Risotto is my favourite dish of all time.
I wish my body would allow me to eat this everyday of the week.
It is pure comfort in a bowl.
Once you master the basic elements of the risotto they are so many combinations of flavours that you can experiment with.
1 teasp. olive oil
1 garlic clove
200g risotto rice (arborio)
1 glass of dry white wine (chardonnay)
Salt and pepper
500-600ml hot chicken stock
Fresh prawns (10-12)
50g frozen peas
Asparagus stalks (8)
75g parmesan cheese
Place the chicken stock in a pot and allow to simmer gently.
Finely dice the onion and garlic. Melt the butter in a pot with a little olive oil.
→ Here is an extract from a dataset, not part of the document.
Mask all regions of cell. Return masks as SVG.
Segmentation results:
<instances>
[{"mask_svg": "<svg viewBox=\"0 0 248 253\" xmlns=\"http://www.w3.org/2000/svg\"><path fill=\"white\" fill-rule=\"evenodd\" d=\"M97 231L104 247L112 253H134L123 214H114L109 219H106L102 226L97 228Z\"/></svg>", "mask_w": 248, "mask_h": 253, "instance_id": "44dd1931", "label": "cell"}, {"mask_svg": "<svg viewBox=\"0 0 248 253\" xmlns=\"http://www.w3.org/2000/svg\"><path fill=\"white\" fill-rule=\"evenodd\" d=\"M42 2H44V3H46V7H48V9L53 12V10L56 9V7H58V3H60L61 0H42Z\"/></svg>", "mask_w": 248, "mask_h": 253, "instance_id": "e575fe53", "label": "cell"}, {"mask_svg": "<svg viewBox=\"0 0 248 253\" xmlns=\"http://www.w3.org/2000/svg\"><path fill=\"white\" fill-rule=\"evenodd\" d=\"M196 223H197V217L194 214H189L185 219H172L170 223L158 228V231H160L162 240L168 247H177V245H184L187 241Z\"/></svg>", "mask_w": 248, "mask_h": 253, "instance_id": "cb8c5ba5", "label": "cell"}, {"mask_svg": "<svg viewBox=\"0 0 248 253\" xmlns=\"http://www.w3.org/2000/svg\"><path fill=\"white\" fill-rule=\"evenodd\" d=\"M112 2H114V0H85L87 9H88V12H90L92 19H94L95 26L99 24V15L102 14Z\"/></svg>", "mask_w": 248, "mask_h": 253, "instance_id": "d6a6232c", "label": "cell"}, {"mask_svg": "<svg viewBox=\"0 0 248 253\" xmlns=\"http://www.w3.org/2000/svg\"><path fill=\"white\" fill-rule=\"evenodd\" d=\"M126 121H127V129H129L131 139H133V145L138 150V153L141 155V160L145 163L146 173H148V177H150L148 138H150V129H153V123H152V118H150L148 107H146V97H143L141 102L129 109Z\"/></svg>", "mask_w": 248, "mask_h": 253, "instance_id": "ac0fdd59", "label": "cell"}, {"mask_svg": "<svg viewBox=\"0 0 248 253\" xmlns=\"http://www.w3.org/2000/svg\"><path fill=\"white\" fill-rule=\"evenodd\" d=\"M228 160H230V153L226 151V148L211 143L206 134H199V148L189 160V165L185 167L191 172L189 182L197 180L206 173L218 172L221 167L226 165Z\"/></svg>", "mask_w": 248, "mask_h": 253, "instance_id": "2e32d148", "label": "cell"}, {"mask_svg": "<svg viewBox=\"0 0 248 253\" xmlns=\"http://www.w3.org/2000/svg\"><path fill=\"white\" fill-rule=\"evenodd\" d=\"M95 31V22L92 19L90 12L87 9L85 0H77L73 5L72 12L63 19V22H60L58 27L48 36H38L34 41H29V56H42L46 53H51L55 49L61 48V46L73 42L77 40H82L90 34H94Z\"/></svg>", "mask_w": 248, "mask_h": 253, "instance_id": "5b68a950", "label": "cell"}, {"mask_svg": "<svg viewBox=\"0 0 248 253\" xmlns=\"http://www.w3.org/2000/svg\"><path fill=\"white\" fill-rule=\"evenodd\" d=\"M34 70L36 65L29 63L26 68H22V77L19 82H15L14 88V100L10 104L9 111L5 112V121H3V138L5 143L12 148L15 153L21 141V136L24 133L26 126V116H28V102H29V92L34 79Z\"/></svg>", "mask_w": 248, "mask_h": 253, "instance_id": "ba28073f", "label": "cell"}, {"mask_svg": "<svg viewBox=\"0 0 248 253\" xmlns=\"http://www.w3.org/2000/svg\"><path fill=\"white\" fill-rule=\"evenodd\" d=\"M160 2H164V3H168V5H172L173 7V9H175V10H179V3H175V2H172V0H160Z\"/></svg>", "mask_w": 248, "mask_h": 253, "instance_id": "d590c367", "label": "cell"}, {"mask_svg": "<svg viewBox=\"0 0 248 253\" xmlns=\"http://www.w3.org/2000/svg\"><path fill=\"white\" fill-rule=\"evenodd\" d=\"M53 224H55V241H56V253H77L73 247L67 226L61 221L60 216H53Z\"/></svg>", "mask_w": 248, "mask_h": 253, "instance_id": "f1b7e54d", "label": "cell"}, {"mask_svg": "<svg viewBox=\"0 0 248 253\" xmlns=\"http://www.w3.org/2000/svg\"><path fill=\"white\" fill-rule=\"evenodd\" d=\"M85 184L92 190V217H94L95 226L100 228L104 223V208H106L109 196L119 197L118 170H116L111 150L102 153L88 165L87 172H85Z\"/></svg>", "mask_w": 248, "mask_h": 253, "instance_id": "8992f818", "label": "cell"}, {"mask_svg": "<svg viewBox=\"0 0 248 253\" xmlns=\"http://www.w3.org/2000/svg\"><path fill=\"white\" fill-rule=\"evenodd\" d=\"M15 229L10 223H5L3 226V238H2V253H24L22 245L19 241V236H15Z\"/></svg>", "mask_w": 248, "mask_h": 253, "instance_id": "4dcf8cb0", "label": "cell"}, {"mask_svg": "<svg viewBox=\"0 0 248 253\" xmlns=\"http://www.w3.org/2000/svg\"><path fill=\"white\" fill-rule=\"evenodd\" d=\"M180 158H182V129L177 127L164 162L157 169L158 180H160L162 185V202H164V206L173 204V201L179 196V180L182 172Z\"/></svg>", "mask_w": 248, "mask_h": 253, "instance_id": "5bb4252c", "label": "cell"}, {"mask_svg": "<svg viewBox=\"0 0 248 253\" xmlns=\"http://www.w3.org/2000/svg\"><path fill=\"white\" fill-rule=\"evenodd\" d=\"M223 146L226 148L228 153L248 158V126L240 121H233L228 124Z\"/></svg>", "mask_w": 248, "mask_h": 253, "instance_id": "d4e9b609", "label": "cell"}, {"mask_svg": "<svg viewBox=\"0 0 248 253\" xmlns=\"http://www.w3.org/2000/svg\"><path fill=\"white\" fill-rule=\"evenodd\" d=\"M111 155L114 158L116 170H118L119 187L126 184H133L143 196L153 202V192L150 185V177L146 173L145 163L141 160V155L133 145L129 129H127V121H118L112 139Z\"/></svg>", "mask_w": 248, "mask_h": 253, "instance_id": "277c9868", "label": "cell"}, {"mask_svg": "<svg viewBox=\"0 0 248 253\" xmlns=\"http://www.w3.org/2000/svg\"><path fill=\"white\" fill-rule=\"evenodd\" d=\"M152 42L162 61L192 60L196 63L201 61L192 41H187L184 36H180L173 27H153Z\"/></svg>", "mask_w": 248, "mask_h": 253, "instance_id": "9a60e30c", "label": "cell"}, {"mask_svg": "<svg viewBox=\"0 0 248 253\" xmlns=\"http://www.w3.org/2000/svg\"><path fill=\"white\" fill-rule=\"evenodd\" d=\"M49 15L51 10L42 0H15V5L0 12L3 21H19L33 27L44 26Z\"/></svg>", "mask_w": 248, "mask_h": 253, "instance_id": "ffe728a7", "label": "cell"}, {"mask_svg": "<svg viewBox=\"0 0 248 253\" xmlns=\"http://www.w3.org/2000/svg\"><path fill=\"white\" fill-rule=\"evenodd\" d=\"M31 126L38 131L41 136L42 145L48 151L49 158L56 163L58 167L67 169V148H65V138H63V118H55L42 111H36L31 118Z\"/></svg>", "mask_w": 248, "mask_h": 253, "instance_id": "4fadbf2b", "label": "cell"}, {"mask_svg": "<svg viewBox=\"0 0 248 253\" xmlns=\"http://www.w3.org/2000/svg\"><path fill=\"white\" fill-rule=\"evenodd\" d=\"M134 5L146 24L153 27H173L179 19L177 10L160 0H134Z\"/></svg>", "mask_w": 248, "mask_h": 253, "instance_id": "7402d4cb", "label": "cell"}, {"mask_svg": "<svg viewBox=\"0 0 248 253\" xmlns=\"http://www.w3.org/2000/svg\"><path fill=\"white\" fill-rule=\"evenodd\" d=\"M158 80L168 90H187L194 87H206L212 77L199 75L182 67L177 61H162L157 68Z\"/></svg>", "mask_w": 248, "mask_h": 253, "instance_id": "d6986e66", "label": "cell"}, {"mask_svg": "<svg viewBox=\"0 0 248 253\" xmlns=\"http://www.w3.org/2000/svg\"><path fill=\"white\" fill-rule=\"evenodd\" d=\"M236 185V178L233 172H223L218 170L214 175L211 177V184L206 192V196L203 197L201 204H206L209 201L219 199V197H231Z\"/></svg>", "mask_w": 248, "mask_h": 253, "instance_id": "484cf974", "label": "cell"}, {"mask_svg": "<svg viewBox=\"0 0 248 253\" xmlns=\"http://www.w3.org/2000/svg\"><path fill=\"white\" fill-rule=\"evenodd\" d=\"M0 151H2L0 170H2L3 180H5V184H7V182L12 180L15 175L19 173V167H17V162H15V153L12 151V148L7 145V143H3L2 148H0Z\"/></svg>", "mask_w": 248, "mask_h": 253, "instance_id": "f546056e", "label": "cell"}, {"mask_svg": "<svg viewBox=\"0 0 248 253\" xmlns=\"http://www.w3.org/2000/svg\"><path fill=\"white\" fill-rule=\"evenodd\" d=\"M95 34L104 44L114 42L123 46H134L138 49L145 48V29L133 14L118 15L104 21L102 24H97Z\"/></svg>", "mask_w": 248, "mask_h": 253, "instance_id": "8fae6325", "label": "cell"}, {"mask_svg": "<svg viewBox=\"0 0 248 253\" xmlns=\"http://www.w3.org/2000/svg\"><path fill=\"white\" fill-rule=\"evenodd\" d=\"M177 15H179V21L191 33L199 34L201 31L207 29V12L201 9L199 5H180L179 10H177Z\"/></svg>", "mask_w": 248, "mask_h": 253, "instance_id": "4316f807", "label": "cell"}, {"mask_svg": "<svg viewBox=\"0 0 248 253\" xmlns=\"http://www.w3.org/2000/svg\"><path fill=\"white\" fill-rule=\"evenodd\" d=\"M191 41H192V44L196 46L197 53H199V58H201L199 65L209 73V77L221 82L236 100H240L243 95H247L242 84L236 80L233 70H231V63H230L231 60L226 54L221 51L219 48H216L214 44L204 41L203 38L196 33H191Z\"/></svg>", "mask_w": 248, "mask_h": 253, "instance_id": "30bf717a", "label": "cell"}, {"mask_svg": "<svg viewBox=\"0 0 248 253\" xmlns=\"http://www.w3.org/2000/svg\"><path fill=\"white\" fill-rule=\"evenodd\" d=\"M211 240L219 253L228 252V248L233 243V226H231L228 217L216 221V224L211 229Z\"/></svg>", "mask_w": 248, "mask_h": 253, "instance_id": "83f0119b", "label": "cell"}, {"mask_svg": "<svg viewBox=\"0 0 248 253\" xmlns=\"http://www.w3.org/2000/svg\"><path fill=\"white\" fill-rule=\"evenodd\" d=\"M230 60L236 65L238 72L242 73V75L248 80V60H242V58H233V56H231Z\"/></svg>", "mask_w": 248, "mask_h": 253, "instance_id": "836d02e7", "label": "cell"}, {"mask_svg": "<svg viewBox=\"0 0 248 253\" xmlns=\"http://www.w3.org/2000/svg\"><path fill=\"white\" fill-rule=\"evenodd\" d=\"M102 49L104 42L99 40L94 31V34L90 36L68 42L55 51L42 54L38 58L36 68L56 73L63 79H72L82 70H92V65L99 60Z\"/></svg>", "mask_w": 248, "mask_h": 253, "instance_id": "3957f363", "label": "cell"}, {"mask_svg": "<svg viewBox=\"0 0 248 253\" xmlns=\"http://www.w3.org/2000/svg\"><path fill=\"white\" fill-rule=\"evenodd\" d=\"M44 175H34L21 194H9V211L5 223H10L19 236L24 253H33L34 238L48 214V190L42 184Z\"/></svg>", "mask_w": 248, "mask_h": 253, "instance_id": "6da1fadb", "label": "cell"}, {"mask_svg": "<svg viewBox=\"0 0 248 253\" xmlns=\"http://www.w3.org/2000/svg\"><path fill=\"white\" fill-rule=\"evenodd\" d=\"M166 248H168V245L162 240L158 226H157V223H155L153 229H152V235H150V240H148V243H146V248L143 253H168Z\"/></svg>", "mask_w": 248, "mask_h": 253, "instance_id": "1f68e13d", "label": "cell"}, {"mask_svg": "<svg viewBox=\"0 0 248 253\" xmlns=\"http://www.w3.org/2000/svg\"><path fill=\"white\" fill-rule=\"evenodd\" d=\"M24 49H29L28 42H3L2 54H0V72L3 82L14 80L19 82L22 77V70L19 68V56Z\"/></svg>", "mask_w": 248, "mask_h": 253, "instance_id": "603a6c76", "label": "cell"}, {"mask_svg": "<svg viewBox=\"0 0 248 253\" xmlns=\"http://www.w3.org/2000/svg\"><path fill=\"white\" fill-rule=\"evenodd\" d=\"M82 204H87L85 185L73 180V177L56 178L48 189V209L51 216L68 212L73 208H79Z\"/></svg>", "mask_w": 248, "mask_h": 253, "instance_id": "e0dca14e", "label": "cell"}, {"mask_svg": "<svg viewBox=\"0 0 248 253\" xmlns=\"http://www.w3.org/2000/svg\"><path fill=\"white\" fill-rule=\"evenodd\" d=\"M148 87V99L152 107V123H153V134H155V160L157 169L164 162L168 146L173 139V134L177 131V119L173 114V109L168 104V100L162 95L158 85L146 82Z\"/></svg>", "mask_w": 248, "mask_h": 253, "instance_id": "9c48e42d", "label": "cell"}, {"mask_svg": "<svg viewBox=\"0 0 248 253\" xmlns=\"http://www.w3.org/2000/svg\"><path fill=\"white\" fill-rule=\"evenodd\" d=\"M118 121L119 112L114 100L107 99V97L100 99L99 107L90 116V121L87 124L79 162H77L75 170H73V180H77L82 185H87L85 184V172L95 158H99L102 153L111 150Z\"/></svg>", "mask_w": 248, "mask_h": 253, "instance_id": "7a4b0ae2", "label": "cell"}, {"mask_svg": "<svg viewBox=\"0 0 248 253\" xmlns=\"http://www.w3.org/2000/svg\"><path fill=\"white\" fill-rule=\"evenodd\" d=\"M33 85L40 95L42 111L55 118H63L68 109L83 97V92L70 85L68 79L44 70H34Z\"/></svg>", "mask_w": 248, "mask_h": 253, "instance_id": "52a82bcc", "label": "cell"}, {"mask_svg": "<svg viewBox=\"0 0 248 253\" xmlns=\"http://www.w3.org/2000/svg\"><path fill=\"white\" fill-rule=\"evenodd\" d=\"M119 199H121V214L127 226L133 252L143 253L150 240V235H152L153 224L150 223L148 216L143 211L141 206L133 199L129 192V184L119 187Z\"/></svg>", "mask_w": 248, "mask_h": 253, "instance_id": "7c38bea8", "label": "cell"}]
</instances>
Sweat the onion on a low heat and cover with a lid. Allow the onion and garlic to soften but not colour for 5-6minutes. Season with salt and pepper.
Watch carefully to avoid burning.
Add in the arborio rice and allow it to coat in the onions. Cook on a medium heat for 1-2minutes.
Pour in the glass of white wine and allow the rice to bubble and absorb the wine. Ladle in the hot chicken stock and allow to absorb while continually stirring. Continue adding stock every few minutes until the rice is almost tender (12-15minutes of cooking).
Boil a separate pot of water and add salt. Cook the asparagus for 4-5minutes until tender. Toss in the prawns and peas and cook until the prawns change colour (1-2mins).
Taste the rice to ensure it still has a little bite. Add in the 50g butter and allow to melt in.
Add in half of the parmesan cheese. Check and correct seasoning.
Spoon the risotto into warmed bowls with the asparagus stalks on top.
Finish with some more parmesan cheese on top.